The Cry of Winnie Mandela
by Njabulo Ndebele
This is Njabulo Ndebele’s first novel for adults and his first book publication of any kind in 12 years. Prior to The Cry of Winnie Mandela, there appeared his celebrated short-story collection, Fools; a children’s tale, Bonolo and the Peach Tree; and Rediscovery of the Ordinary, a collection of essays on the scope and social value of literary production that should be on the essential reading list for cultural studies worldwide — as simple as that.
In addition, in the past few years Ndebele has contributed fairly regularly to the South African press, writing on educational transformation and other national concerns, always combining a sensitively nuanced radical vision with a profound depth of insight into the issues involved and their conflicting variables. Poet and critic Peter Horn gets it right when he claims that Ndebele is “one of the most potent thinkers in the arena of cultural politics in Africa”.
Ndebele begins The Cry of Winnie Mandela by recalling Penelope, waiting year after year for the return from war and travel of her husband, Ulysses. Women, he notes, are “trapped in a social law”, required to show “unwavering fidelity” to their husbands.
In South Africa, Ndebele suggests, Penelope’s story has struck a special chord because of the absence of so many men as migrant workers or as apartheid exiles or detainees.

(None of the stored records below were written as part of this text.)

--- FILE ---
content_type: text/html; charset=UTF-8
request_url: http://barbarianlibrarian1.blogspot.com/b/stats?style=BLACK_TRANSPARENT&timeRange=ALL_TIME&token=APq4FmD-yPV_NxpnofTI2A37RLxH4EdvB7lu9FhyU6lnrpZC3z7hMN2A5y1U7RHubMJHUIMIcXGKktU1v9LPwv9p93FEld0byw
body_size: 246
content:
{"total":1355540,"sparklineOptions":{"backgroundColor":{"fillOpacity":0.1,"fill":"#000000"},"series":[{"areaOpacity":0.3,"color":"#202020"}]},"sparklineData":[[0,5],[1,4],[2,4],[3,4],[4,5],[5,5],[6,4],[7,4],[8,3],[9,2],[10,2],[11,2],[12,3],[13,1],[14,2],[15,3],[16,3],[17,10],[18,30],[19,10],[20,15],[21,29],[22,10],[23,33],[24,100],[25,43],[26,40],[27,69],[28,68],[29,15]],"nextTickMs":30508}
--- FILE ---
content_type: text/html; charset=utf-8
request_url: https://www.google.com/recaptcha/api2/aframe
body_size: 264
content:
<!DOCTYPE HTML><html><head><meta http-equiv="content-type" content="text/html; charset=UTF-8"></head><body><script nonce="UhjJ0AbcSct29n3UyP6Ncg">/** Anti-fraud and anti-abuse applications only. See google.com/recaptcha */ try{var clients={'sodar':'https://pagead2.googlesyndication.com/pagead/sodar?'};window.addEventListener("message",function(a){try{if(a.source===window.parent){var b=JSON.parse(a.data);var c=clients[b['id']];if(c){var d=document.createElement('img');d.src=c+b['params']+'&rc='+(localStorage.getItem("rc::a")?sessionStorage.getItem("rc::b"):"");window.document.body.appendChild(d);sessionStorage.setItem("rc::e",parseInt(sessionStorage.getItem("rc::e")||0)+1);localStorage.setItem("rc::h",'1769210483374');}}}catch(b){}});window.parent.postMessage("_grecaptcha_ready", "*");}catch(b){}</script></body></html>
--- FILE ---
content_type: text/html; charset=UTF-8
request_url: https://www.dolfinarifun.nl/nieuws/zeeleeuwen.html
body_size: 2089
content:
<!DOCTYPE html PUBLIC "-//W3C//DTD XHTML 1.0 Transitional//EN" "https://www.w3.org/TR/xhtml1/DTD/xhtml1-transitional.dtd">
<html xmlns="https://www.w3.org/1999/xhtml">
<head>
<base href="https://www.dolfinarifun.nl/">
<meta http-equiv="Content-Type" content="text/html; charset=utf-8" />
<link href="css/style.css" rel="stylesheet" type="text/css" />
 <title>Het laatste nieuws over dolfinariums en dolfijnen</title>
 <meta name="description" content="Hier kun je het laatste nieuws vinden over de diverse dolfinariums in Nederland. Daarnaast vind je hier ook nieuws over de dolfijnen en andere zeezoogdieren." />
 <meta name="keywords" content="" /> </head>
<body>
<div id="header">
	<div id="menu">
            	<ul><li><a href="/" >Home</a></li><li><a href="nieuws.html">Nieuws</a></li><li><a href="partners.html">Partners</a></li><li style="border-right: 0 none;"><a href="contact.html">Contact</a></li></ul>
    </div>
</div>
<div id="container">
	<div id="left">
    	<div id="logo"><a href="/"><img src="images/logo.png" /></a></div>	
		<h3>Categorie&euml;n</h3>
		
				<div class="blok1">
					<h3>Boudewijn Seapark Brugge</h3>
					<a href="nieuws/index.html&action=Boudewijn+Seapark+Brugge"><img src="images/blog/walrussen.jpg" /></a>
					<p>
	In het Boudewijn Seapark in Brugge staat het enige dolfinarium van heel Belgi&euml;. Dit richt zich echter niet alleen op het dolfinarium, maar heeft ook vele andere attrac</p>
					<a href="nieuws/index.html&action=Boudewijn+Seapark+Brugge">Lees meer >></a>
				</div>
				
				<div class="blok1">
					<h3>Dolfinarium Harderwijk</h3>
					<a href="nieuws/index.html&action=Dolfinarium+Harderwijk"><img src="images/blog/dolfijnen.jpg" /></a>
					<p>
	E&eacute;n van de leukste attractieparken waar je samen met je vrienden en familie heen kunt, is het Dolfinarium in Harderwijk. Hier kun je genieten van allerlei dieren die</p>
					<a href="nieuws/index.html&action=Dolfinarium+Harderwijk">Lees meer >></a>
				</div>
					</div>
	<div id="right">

And so Ndebele creates the stories of four women, dubbed “Penelope’s descendants”. Mammele Mofolo’s husband escapes the harsh conditions of rural Lesotho to become a miner and finally abandons his wife. The second story, Deli’s, is one of self-denial: that of a woman who for many years supports her husband financially while he is studying abroad, only to be divorced by him when she becomes pregnant by another man. Patience Molete’s husband is imprisoned on Robben Island. When released, he divorces her and becomes a high-ranking African National Congress official. Unable to bear this loss — anguished that he has now married a white woman — Patience suffers a series of nervous breakdowns. “I’m fine,” her section concludes, “but insane.” The fourth woman, Mara, loses her husband as he becomes increasingly promiscuous and corrupt, dying as “a washout, totally bereft of dignity”.
These stories are told briefly, making up the first part of the novel. It is in the second part that the originality of Ndebele’s conception strikes home.
The four abandoned women come to meet, regularly, over tea and scones. They discuss Winnie Mandela, who, like them, waited for her man but who, unlike them, carried out her waiting in public (“She could not escape the drama of public attention. She invited it”). One of the four women now proposes a game: each of them will enter into an imaginary conversation with Winnie. “Let’s ask her something we deeply want to know about her thoughts and desires. You can also tell her a story. About yourself, for example. Or you can speculate with her about some aspect of her life. Or, we can invite her to address us.”
Now the four stories we have heard in part one are consolidated, as the women give account of their experiences, their emotions and sexuality, their betrayal and, in some cases, culpability. They reassess their lives by reflecting on Winnie’s. And then they go further as, with immense thoughtfulness and insight, they explore the complex meanings and outcomes of Winnie’s actions and her role in South Africa’s history.
Finally comes the novel’s longest and climactic chapter: Winnie’s response to the women, in which she accounts for herself, her personality, her deeds, by interrogating her “alter ego”. There are highly fraught episodes here — for example, her refusal either to justify or self-critique her conduct at the Truth and Reconciliation Commission hearings, or the passage (excerpted in these pages) in which she first meets Madiba and in which their attraction to each other first ignites. Winnie’s self-account is a stunningly imagined section of the book, which will both engage and enrage many of its readers.
The Cry of Winnie Mandela transgresses the borders between fact and fiction, fusing aspects of the novel, biography and essay. It is a beautiful book, the writing lucid and quietly passionate, a work of deep intelligence.
Chris Dunton teaches literature at the National University of Lesotho.